A volume of encapsulated Sprague–Dawley rat islet tissue that would cure some but not all diabetic mouse recipients was determined in preliminary transplant experiments with ICR/SCID mice. Transplants with encapsulated aggregates of 375, 250 and 125 IE successfully reversed diabetes in all mice (data in ESM). Transplants of aggregates of 125 IE demonstrated durability for at least 56 days, and intraperitoneal glucose tolerance tests (IPGTTs) showed that the beta cells remained responsive to glucose at this time. A marginal transplant mass of 85 IE (determined by nuclei counting) was chosen for streptozotocin-induced diabetic BALB/c mice. Encapsulated aggregates cured a greater proportion of recipients (83%) compared with encapsulated islets (30%) (p < 0.03, Fisher exact test; Fig. 5a,b), and the overall average blood glucose concentration was substantially lower with encapsulated aggregates. In IPGTTs performed on cured transplant recipients, aggregates were as responsive as islets to a glucose load in terms of insulin secretion. Glucose clearance was similar to the normoglycaemic controls (Fig. 5c).
Fig. 5

Blood glucose concentrations in diabetic BALB/c mice following intraperitoneal transplantation of encapsulated Sprague–Dawley rat islets (85 IE) (a) or aggregates (85 IE) (b). Cure (two consecutive glucose measurements below 11.2 mmol/l) was reached more often in aggregate-capsule recipients (10/12) than in islet-capsule recipients (3/10), p < 0.03, Fisher exact test. Overall average blood glucose concentrations for cured transplant recipients at days 7, 10 and 13 post-transplant were significantly lower for aggregate recipients, than for islet recipients respectively. c IPGTT results showing glucose concentrations before (time 0) and 15, 30, 60, 90 and 120 min after injection of glucose (2 mg/g body weight). Average blood glucose results for cured recipients of encapsulated islets (black circles, n = 3) or encapsulated aggregates (white circles, n = 10) are compared with normoglycaemic (white squares, n = 3) and hyperglycaemic diabetic (black squares, n = 2) controls

Discussion

Islet cell aggregates are a promising alternative to whole islets for transplantation and reversal of diabetes. This should also be true for beta cells generated from expansion, xenogeneic sources or stem/progenitor cells, because the success of aggregates over whole islets lies simply in the dimensions of the tissue configuration, with smaller aggregates proving more viable and functional in low-oxygen conditions than larger islets because the magnitude of the oxygen gradient is reduced. Encapsulated islet cell aggregates are superior to intact islets in their ability to survive and function in a low-oxygen environment in vitro and following transplantation. In this study, we cultured encapsulated islet tissue on silicone rubber membranes so as to make the pO2 to which the capsules were exposed about the same as in the gas phase [28]. The low-oxygen-concentration culture conditions were chosen to approximate the levels of hypoxia expected to be present in encapsulated non-vascularised islets or islet cell aggregates. These levels have been predicted to impair secretion and viability of centrally located cells within such islets or aggregates of islet cells [12, 17, 18, 19, 24].
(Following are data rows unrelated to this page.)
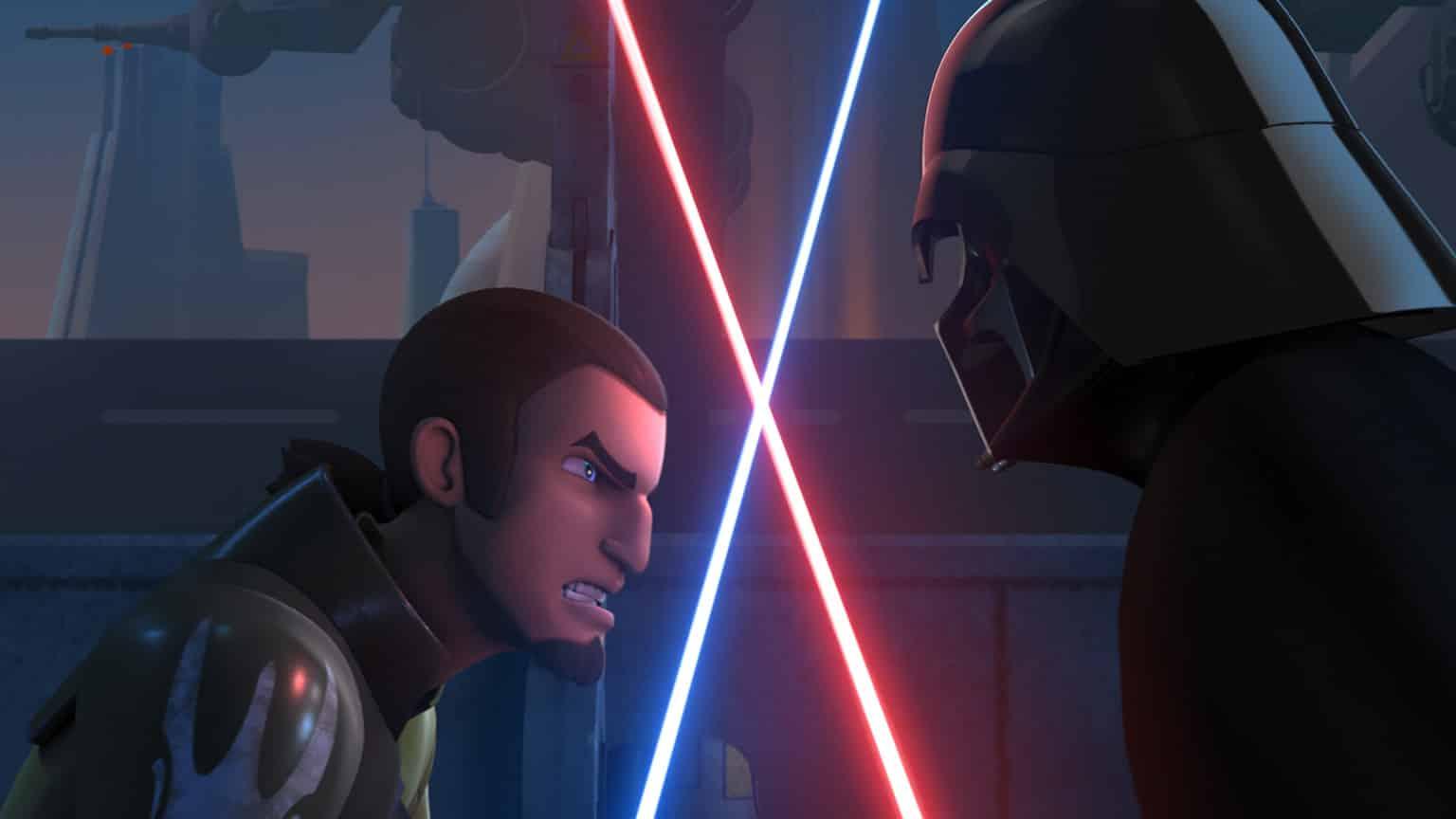 Rebels llega a su fin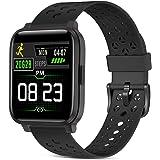 Smartwatch, smartwatch heren met vrij te kiezen achtergrondafbeelding,fitnesstracker horloges met hartslagmeters, 16 soorten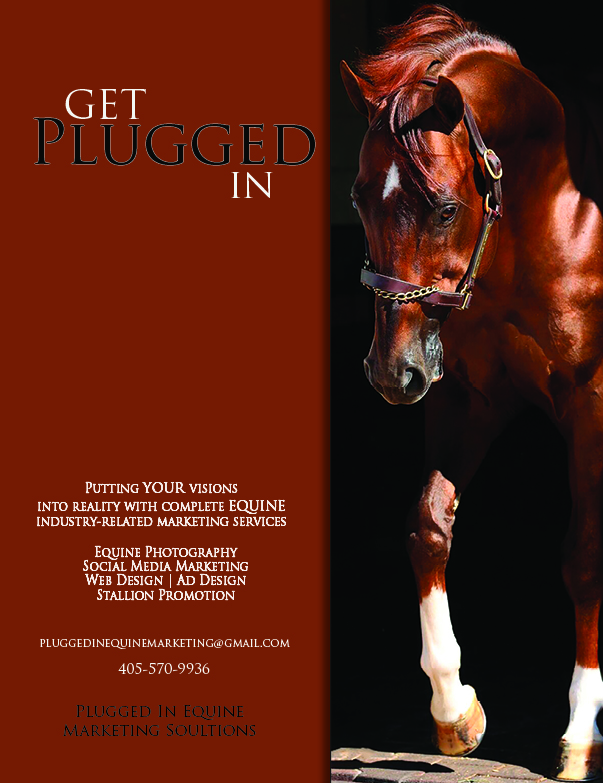 Full page ad for Plugged In Equine Marketing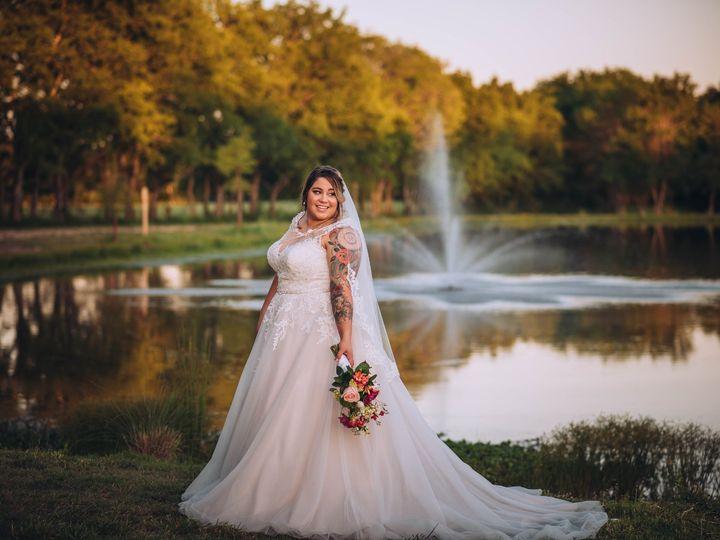Tmx Megdez 369 51 1004710 1569963139 Canton, Texas wedding venue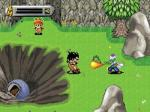 Screenshots Dragon Ball Z: The Legacy of Goku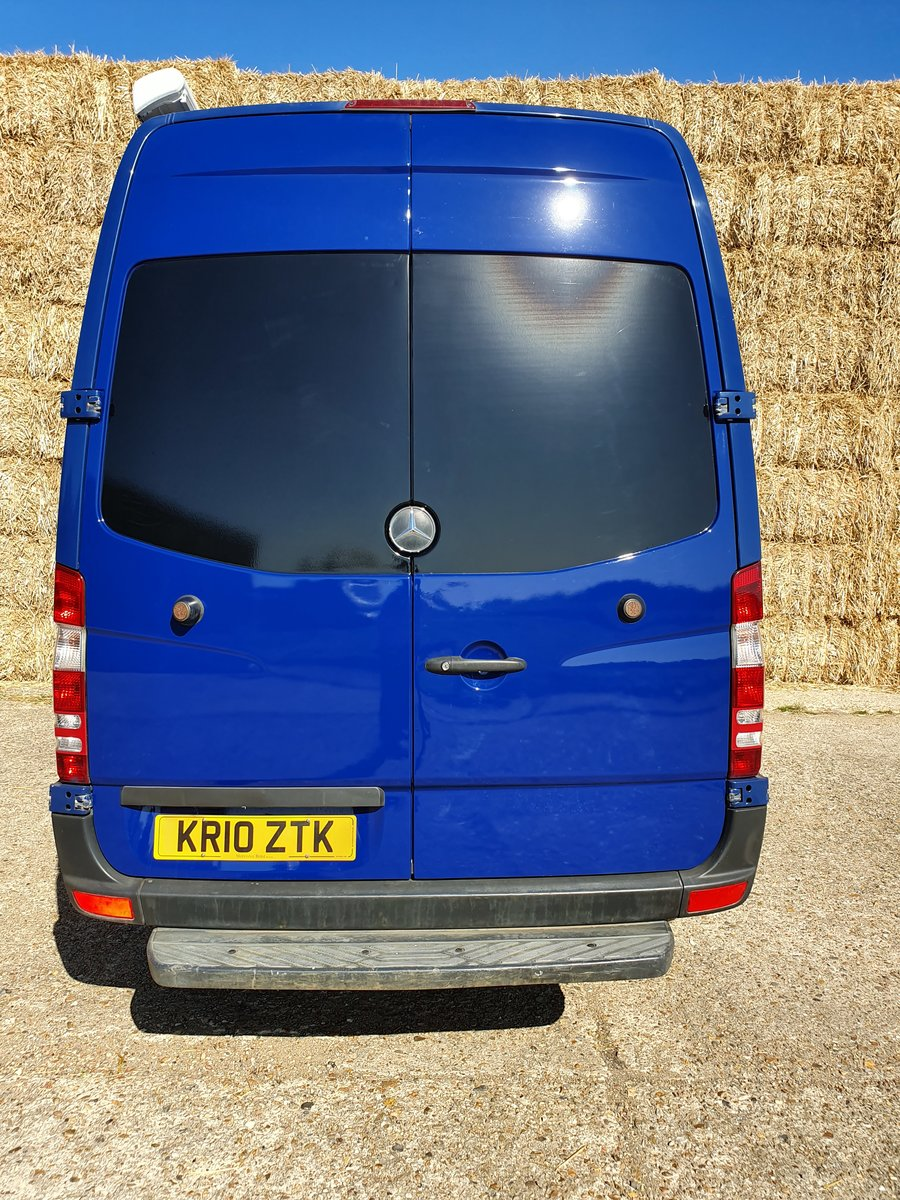 2010 Mercedes Sprinter MWB Motox, Karting, Cycling Race Van, Prof For Sale (picture 3 of 6)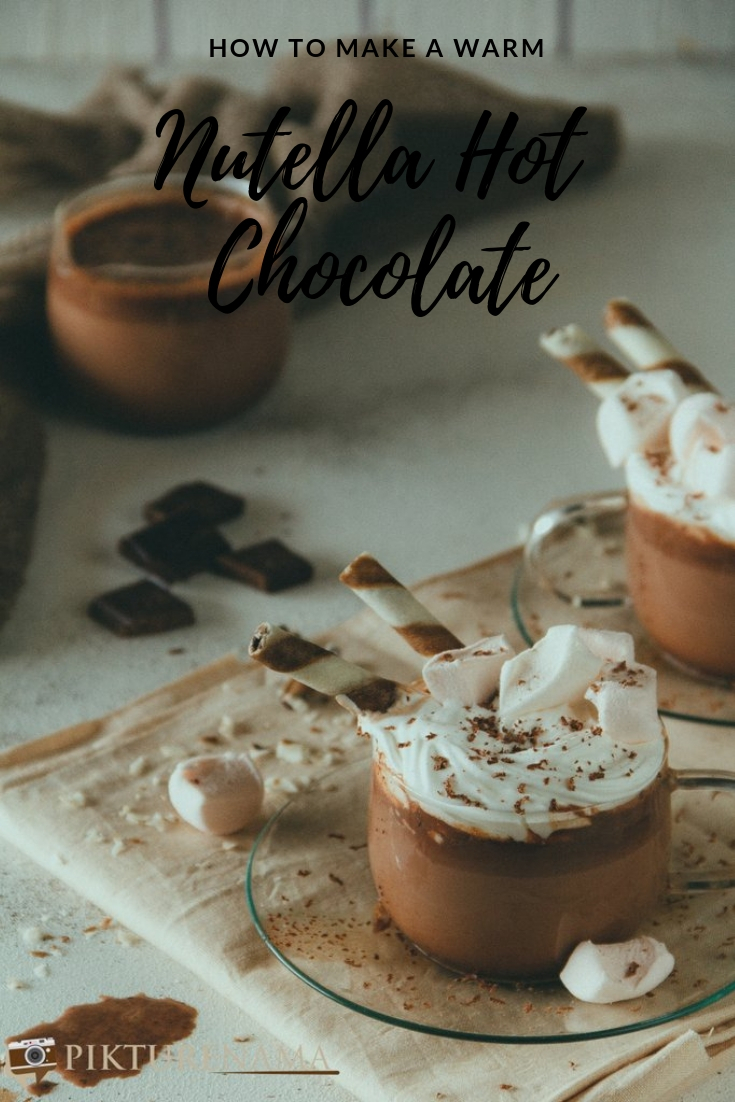 How to make Nutella Hot Chocolate - 3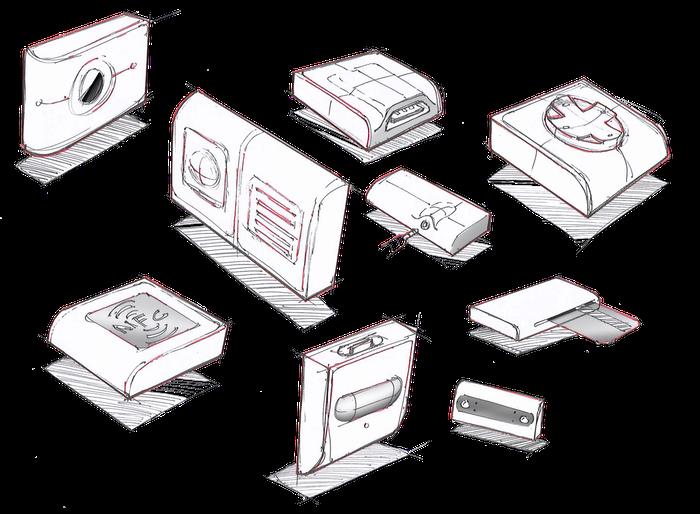 prototypes modules nexpaq
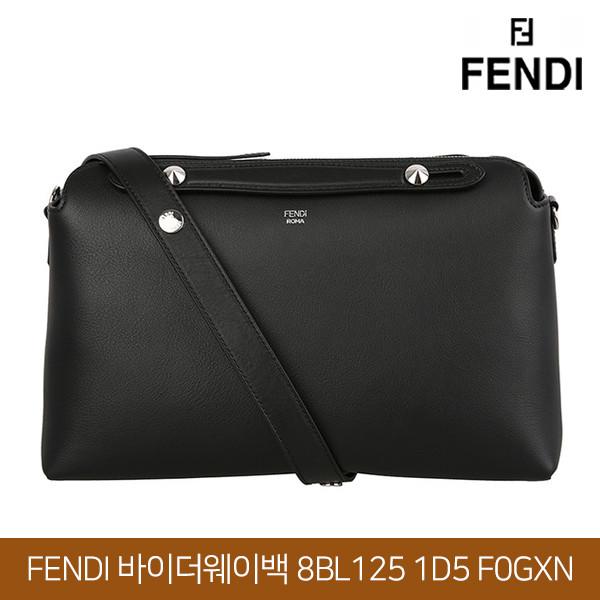 매장전용 어깨끈 불량 FENDI 펜디 바이더웨이백 8BL125 1D5 F0GXN /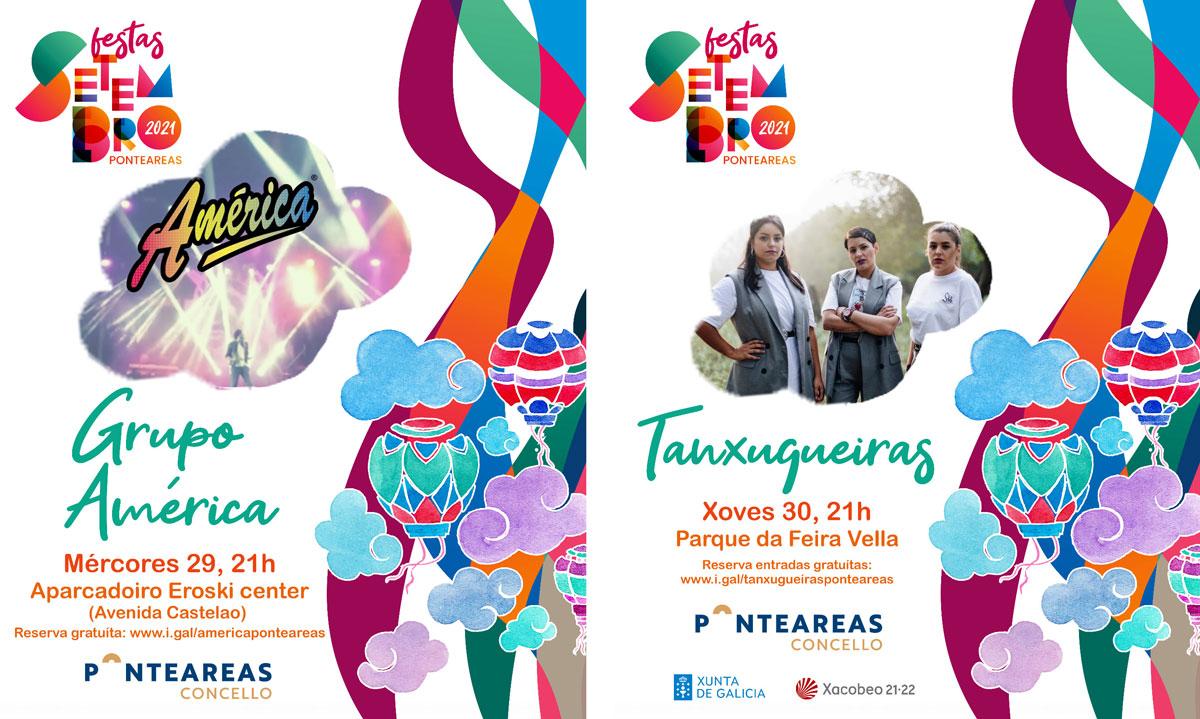 Pasarrúas, animación, lanzamento de globos e moita música en Ponteareas no arranque das festas de San Miguel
Histological sections of encapsulated whole islets after culture in 2% oxygen or transplantation showed central necrosis in islets but rarely in the smaller aggregates. Various tests of islet viability and function are performed after encapsulated islets and aggregates are cultured in low oxygen, including OCR, tissue recovery, insulin:DNA ratio and GSIS. In all of these, aggregates have better outcomes than whole islets, but there are interesting differences. Because each of these measurements is an assessment of a different but important variable of health, it is not surprising that they would be affected at different oxygen levels. Results of OCR are more dramatic than those for nuclei recovery, which may be explained by the persistence of nuclei in hypoxic cells that may or may not be moribund. GSIS is dysfunctional in the low-oxygen environment with both tissue configurations. Insulin secretion is more impaired at higher oxygen levels than is tissue viability [12]. Consequently, some cells can lose function but still remain viable. The insulin:DNA ratio is a measure of tissue viability because a major function of healthy beta cells is to store insulin. The ability to store insulin also remains more intact at lower oxygen levels than does regulated insulin secretion. The important conclusion from all these viability variables is that when hypoxia causes detrimental effects on any of these measurements, it is always more severe for intact islets than aggregates.

The process of dispersion, aggregation and culture prior to encapsulation results in loss of a significant proportion of islet tissue (45 ± 7%), which is somewhat larger than the 35% loss of viable tissue observed with intact rat islets [26]. This small difference is outweighed by the gain in terms of superior viability (100% vs 61% of OCR recovery after 2% oxygen culture (Fig. 2c)). Experimental data (Fig. 3b) and simulation with a theoretical model reveals that the loss in insulin-secretory function resulting from hypoxia can be substantially reduced with aggregates, and the net effect of using aggregates instead of islets can be an important increase in the efficiency of utilisation of the original islet tissue (see ESM).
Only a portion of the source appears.